Updated: February 2, 2011, 11:33 AM ET
ESPN.com news services

ARLINGTON, Texas -- Maurkice Pouncey still expects to play in the Super Bowl.

"Most definitely," the Pittsburgh Steelers' injured center said Tuesday. "I feel positive right now."

In an interview with ESPN, Pouncey put his chances of playing at "75 percent".

However, a league source has told ESPN NFL Insider Adam Schefter that Pouncey will not play against the Green Bay Packers.

Pouncey is dealing with a high left ankle sprain, suffered in Pittsburgh's 24-19 victory over the New York Jets in the AFC championship game. He was off crutches at media day after needing them to walk down the steps from the team's charter flight into Dallas on Monday, but still has a bulky walking boot on his left foot.

"I'm walking around pretty good today," the rookie Pro Bowl selection said. "I couldn't do anything in the cast. Now that I'm in the walking boot, there's a lot that I can do now. I'm icing it at night, and I've got to elevate it real good. Hopefully, I'm on the bike today and maybe some pool action later."

Pouncey did not practice last week, and coach Mike Tomlin has said Pouncey is "not on a running clock" until Wednesday -- the team's first practice before the Super Bowl.

"He's going to give me pretty much all the way until the last day," Pouncey said. "You'll pretty much know toward the end of the week if I'm going to play or not."

Some Steelers teammates have already been talking as though backup Doug Legursky will start against Green Bay.

"Who said that? Tell me where they're at," Pouncey said with a laugh. "Guys don't really know, man. They have their little assumptions, but I'm hopeful I'll be ready to go on Super Bowl Sunday."

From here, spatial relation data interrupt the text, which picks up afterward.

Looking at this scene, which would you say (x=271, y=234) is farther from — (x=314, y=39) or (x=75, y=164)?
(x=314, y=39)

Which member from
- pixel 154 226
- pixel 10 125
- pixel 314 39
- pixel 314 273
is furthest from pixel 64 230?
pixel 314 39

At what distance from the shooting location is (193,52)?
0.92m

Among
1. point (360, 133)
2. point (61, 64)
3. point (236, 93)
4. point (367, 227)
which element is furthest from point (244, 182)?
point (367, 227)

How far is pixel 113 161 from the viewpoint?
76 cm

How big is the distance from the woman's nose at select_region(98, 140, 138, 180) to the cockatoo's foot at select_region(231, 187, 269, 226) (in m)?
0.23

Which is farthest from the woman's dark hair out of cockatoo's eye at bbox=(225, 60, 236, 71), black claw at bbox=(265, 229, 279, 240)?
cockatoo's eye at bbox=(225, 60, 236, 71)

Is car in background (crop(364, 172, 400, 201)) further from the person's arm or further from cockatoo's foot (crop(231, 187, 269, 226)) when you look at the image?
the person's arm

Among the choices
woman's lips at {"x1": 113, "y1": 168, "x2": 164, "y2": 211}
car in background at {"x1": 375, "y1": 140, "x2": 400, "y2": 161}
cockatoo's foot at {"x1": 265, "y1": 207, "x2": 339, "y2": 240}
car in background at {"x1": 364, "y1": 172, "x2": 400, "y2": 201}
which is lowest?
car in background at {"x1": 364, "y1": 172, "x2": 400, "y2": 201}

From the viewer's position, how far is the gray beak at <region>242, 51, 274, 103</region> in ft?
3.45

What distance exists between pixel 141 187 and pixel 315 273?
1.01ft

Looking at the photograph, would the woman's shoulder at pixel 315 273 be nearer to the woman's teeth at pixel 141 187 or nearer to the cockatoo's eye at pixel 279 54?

And, that doesn't mean just for a few plays.

"If I'm going to play, I want to start," he said. "I don't want to be the 'Let's put the injured guy in at a backup position' or something like that. ... I'm trying everything possible, man. If anybody's got any other options for me, I will go ahead and listen to them."

Information from The Associated Press contributed to this report.